Mayya Ali Mahmoud, Alkayem Nizar Faisal
Computer and Automatic Control Engineering Department, Faculty of Mechanical and Electrical Engineering, Tishreen University, Lattakia 2230, Syria.
College of Automation and College of Artificial Intelligence, Nanjing University of Posts and Telecommunications, Nanjing 210046, China.
Sensors (Basel). 2024 Dec 19;24(24):8095. doi: 10.3390/s24248095.
Early identification of concrete cracks and multi-class detection can help to avoid future deformation or collapse in concrete structures. Available traditional detection and methodologies require enormous effort and time. To overcome such difficulties, current vision-based deep learning models can effectively detect and classify various concrete cracks. This study introduces a novel multi-stage deep learning framework for crack detection and type classification. First, the recently developed YOLOV10 model is trained to detect possible defective regions in concrete images. After that, a modified vision transformer (ViT) model is trained to classify concrete images into three main types: normal, simple cracks, and multi-branched cracks. The evaluation process includes feeding concrete test images into the trained YOLOV10 model, identifying the possible defect regions, and finally delivering the detected regions into the trained ViT model, which decides the appropriate crack type of those detected regions. Experiments are conducted using the individual ViT model and the proposed multi-stage framework. To improve the generation ability, multi-source datasets of concrete structures are used. For the classification part, a concrete crack dataset consisting of 12,000 images of three classes is utilized, while for the detection part, a dataset composed of various materials from historical buildings containing 1116 concrete images with their corresponding bounding boxes, is utilized. Results prove that the proposed multi-stage model accurately classifies crack types with 90.67% precision, 90.03% recall, and 90.34% F1-score. The results also show that the proposed model outperforms the individual classification model by 10.9%, 19.99%, and 19.2% for precision, recall, and F1-score, respectively. The proposed multi-stage YOLOV10-ViT model can be integrated into the construction systems which are based on crack materials to obtain early warning of possible future deformation in concrete structures.
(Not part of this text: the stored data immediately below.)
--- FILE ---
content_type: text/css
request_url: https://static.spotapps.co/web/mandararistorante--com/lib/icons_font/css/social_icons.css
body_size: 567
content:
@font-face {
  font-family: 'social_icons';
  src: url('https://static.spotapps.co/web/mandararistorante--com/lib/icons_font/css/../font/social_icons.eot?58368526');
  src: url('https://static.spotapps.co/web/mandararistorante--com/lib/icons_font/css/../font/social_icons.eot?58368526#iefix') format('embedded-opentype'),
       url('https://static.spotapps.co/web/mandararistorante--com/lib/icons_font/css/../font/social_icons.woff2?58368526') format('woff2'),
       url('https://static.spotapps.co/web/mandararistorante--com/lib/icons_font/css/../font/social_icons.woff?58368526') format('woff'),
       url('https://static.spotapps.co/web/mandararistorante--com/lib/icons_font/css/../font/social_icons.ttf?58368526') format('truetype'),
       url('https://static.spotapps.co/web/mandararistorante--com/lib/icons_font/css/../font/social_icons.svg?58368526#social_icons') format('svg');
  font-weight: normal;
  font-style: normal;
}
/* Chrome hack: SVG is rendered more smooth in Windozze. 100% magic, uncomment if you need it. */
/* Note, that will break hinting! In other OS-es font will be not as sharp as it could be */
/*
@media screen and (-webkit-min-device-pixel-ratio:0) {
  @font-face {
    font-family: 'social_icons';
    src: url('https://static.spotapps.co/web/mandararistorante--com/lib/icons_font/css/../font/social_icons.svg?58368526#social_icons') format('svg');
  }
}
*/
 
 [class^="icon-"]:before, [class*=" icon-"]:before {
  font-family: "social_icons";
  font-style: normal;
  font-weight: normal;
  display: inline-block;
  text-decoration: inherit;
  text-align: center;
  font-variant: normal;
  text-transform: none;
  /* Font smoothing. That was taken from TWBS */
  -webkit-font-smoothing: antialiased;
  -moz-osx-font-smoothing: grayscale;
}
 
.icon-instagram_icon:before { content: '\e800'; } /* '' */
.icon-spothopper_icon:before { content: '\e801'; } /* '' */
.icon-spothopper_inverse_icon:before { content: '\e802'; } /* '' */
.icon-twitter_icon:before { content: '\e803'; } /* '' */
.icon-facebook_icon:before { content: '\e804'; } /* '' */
早期识别混凝土裂缝和多类别检测有助于避免混凝土结构未来的变形或坍塌。现有的传统检测方法需要耗费大量精力和时间。为克服这些困难,当前基于视觉的深度学习模型能够有效地检测和分类各种混凝土裂缝。本研究引入了一种用于裂缝检测和类型分类的新型多阶段深度学习框架。首先,对最近开发的YOLOV10模型进行训练,以检测混凝土图像中可能存在缺陷的区域。之后,训练一个改进的视觉Transformer(ViT)模型,将混凝土图像分为三种主要类型:正常、简单裂缝和多分支裂缝。评估过程包括将混凝土测试图像输入到训练好的YOLOV10模型中,识别可能的缺陷区域,最后将检测到的区域输入到训练好的ViT模型中,由其确定这些检测区域的适当裂缝类型。使用单独的ViT模型和所提出的多阶段框架进行实验。为提高生成能力,使用了混凝土结构的多源数据集。对于分类部分,使用了一个由三类12000张图像组成的混凝土裂缝数据集,而对于检测部分,使用了一个由历史建筑的各种材料组成的数据集,其中包含1116张混凝土图像及其相应的边界框。结果证明,所提出的多阶段模型以90.67%的精度、90.03%的召回率和90.34%的F1分数准确地对裂缝类型进行了分类。结果还表明,所提出的模型在精度、召回率和F1分数方面分别比单独的分类模型高出10.9%、19.99%和19.2%。所提出的多阶段YOLOV10-ViT模型可以集成到基于裂缝材料的施工系统中,以获得混凝土结构未来可能变形的早期预警。